#### Text provided
----------------
# Vintage vs modern Mahler recordings



## Bill Schuster (Oct 22, 2019)

While I absolutely appreciate the sound quality of 21st century recordings, I am really enjoying the faster paced, old mono stuff. I believe it was a Walter recording that really brought it to my attention. I don't mind the sound quality if the performance is full of life. Do you prefer your Mahler fast or slow?


----------



## TwoFlutesOneTrumpet (Aug 31, 2011)

Sometimes I like Mahler fast and sometimes I like him slow. A good performance can pull of either pace well. Bernstein has some very slow yet very exciting recordings. I'm thinking of the 5th. 

I do mind the sound quality, though. I tend to go for recordings from the digital era, although there have been some great analog recordings too. No mono for me, thanks.


----------



## Bill Schuster (Oct 22, 2019)

Fair enough. To be clear, I am still relatively new and not familiar enough with the 5th to judge. I am fairly good with the first four, but the rest have had much less attention from me. It is an ongoing journey. As far as mono, I think it enhances the experience sometimes because it feels like a historical artifact.


----------



## MrMeatScience (Feb 15, 2015)

My preference tends to be performances that are in modern sound but closer to an early 20th century performance style (Gielen's 5 is an example, considering the tempi and the portamenti, although neither are present to the degree they would likely have been). Still, they don't top the best performances from the earlier age. Mengelberg's 4 is probably my favorite Mahler recording, despite the sound.


----------



## mbhaub (Dec 2, 2016)

We know for a fact that performances slowed down over the 20th c. That's why I vastly prefer many older conductors who somehow just keep the music flowing. It sounds so natural: Monteux, Munch, Paray, Reiner, Dorati, Mitropolous and others. The ones who wallow in music and slow it down as if to make some great point bore me: Celibidache the worst offender of all. When it comes to Mahler, there wasn't that much recorded unfortunately, but I am glad to have what we do. Any Mahler symphony recording that cannot fit on one CD is too long! (The exception must be the third, for obvious reasons.) The Seventh's finale is often seen as a problem - not when Kondrashin and a couple of others do it in around 15-16 minutes. Go past 17 and they start to get stuck in the mud - like Klemperer.


----------



## Totenfeier (Mar 11, 2016)
----------------
#### Required work
1) Answer these about the Mahler recordings thread:
(a) Whose recording does Bill Schuster believe first brought the faster old mono performances to his attention?
(b) Which recording does MrMeatScience call probably a favorite Mahler recording?
(c) Which conductor does mbhaub name as the worst offender among those who slow the music down?
2) Could you continue the Mahler recordings thread from the point where it stops?

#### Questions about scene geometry
----------------
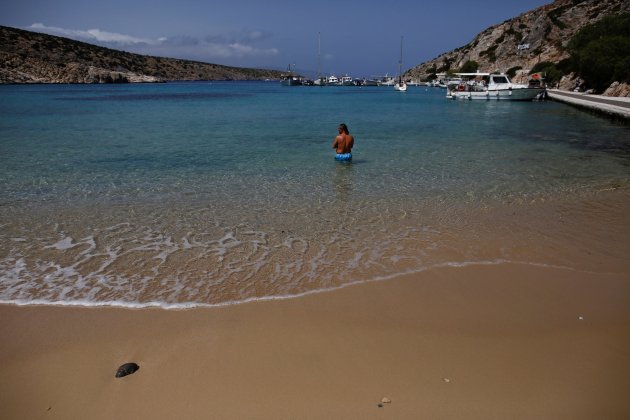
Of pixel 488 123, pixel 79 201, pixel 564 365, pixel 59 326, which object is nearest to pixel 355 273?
pixel 564 365

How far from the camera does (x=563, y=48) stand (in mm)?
73938

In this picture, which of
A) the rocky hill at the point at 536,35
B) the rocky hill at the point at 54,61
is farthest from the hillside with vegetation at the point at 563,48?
the rocky hill at the point at 54,61

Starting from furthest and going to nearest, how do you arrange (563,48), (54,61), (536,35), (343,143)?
(54,61), (536,35), (563,48), (343,143)

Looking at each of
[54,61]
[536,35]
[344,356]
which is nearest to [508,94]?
[344,356]

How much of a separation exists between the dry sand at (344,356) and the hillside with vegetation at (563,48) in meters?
40.3

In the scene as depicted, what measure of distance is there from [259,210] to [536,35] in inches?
4199

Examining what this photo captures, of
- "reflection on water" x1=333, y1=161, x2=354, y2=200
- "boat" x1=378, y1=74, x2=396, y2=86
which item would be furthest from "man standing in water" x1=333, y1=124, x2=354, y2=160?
"boat" x1=378, y1=74, x2=396, y2=86

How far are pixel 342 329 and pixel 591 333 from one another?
94.2 inches

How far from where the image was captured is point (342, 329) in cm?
435

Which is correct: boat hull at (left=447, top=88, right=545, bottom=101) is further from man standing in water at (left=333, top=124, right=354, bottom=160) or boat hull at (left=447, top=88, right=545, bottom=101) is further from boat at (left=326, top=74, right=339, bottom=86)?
----------------
#### Answers in order
1)
(a) Walter's
(b) Mengelberg's 4
(c) Celibidache

2)
I can't see Mahler as having any ambitions toward being a historical relic. I am fully convinced that he would he amazed, astounded, and utterly delighted at the sheer size and power of modern orchestras, and the possibilities inherent in digital recording, and would exploit these qualities to the fullest. There are hints (timing notes, comments to friends - he told Natalie Bauer-Lechner that the Fourth would be _45 minutes long! - _, and, to a lesser extent, the piano rolls) that suggest Mahler would generally favor a quicker tempo overall (he was known for his quick, jerky walk, his sudden flares of temper, and his _intensity_ of emotion, rather than wallowing in the depths of depression and angst, except where Alma was concerned). Walter and Klemperer are both quicker than you think compared to some (even Klemperer's 7th, while problematic and nowhere near my favorite, was the first performance that fully revealed to me what the finale was actually about, and showed me where the music was). The many versions of Klemperer's 2nd all seem perfectly right to me, and he was the conductor of the offstage brass in the finale at the premiere of the 2nd. My favorite "early" Mahler conductor is Mitropoulos: Greek passion seems to suit Mahler to a T.; if I had to desert-island a Sixth, his would probably be it - it's a wonder. And even my good buddy Tennstedt, who, even if he isn't the best Mahler conductor ever, probably should be, referred to Bernstein's interpretations as acts of public self-gratification, if you know what I mean, and I think you do.


----------



## DavidA (Dec 14, 2012)

Mahler has to have decent sound. I can't see the older ones are necessarily faster. Try Juruwski's Mahler 2


----------



## Brahmsianhorn (Feb 17, 2017)

For the 5th I suggest the 1958 Rudolf Schwarz. More the style you are looking for but excellent sound quality.


----------



## realdealblues (Mar 3, 2010)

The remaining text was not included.